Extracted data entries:
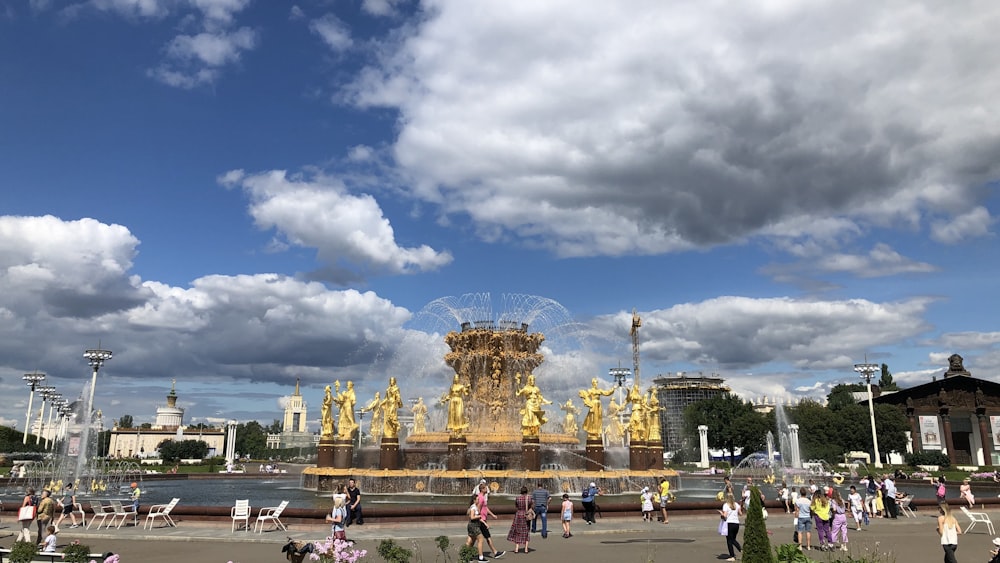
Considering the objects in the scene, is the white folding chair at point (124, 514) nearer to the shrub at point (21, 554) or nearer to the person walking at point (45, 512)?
the person walking at point (45, 512)

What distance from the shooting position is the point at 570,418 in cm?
3553

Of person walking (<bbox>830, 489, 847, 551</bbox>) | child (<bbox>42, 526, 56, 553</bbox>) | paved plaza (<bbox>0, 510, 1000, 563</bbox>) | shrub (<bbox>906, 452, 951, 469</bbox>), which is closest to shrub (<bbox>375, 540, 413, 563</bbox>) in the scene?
paved plaza (<bbox>0, 510, 1000, 563</bbox>)

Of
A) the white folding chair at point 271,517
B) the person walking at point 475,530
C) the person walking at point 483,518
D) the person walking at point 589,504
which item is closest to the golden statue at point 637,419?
the person walking at point 589,504

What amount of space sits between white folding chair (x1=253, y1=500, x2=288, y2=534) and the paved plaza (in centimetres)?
38

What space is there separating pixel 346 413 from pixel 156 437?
14013 cm

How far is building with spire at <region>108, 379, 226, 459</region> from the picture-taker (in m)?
143

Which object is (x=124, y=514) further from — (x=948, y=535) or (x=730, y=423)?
(x=730, y=423)

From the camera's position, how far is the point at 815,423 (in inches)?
3150

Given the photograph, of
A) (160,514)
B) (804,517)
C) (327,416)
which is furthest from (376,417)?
(804,517)

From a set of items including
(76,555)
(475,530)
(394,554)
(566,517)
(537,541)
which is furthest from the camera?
(566,517)

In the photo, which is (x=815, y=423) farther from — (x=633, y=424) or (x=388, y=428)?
(x=388, y=428)

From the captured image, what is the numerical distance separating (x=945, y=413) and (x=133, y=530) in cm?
9644

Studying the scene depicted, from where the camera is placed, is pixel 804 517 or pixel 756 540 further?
pixel 804 517

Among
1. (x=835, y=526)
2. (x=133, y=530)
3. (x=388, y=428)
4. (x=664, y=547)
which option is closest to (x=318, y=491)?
(x=388, y=428)
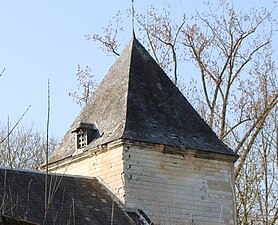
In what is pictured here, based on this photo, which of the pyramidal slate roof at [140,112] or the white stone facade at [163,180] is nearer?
the white stone facade at [163,180]

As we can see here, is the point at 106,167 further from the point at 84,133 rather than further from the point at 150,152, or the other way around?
the point at 84,133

▸ **WRITTEN PROBLEM**: Turn the records above into a JSON list of strings, with one string for each line and no blank lines. Cover every record, and leave out the pictures.

▸ **WRITTEN ANSWER**:
[
  "Considering the objects in the scene, is the white folding chair at point (124, 514) nearer to the shrub at point (21, 554) or nearer to the person walking at point (45, 512)?",
  "the person walking at point (45, 512)",
  "What distance from the shooting position is the point at 570,418 in cm?",
  "3553",
  "Of person walking (<bbox>830, 489, 847, 551</bbox>) | child (<bbox>42, 526, 56, 553</bbox>) | paved plaza (<bbox>0, 510, 1000, 563</bbox>) | shrub (<bbox>906, 452, 951, 469</bbox>), which is closest to shrub (<bbox>375, 540, 413, 563</bbox>) in the scene?",
  "paved plaza (<bbox>0, 510, 1000, 563</bbox>)",
  "Of",
  "A) the white folding chair at point 271,517",
  "B) the person walking at point 475,530",
  "C) the person walking at point 483,518",
  "D) the person walking at point 589,504",
  "which item is closest to the golden statue at point 637,419?",
  "the person walking at point 589,504",
  "What amount of space sits between white folding chair (x1=253, y1=500, x2=288, y2=534) and the paved plaza (in centimetres)?",
  "38",
  "What space is there separating pixel 346 413 from pixel 156 437?",
  "14013 cm",
  "How far is building with spire at <region>108, 379, 226, 459</region> from the picture-taker (in m)?",
  "143",
  "Which object is (x=124, y=514) further from — (x=948, y=535) or (x=730, y=423)?",
  "(x=730, y=423)",
  "From the camera's position, how far is the point at 815,423 (in inches)?",
  "3150",
  "Given the photograph, of",
  "A) (160,514)",
  "B) (804,517)",
  "C) (327,416)",
  "which is furthest from (376,417)?",
  "(804,517)",
  "From a set of items including",
  "(76,555)",
  "(475,530)",
  "(394,554)",
  "(566,517)",
  "(537,541)",
  "which is furthest from the camera?",
  "(566,517)",
  "In the photo, which is (x=815, y=423) farther from — (x=633, y=424) or (x=388, y=428)?",
  "(x=388, y=428)",
  "From the captured image, what is the numerical distance separating (x=945, y=413) and (x=133, y=530) in cm?",
  "9644",
  "Studying the scene depicted, from where the camera is placed, is pixel 804 517 or pixel 756 540 further?",
  "pixel 804 517",
  "Among",
  "1. (x=835, y=526)",
  "2. (x=133, y=530)",
  "3. (x=388, y=428)",
  "4. (x=664, y=547)",
  "which option is closest to (x=318, y=491)?",
  "(x=388, y=428)",
  "In what is pictured here, based on this photo, which of the pyramidal slate roof at [140,112] or the white stone facade at [163,180] is nearer?",
  "the white stone facade at [163,180]",
  "As we can see here, is the point at 106,167 further from the point at 84,133 rather than further from the point at 150,152, or the other way around?",
  "the point at 84,133"
]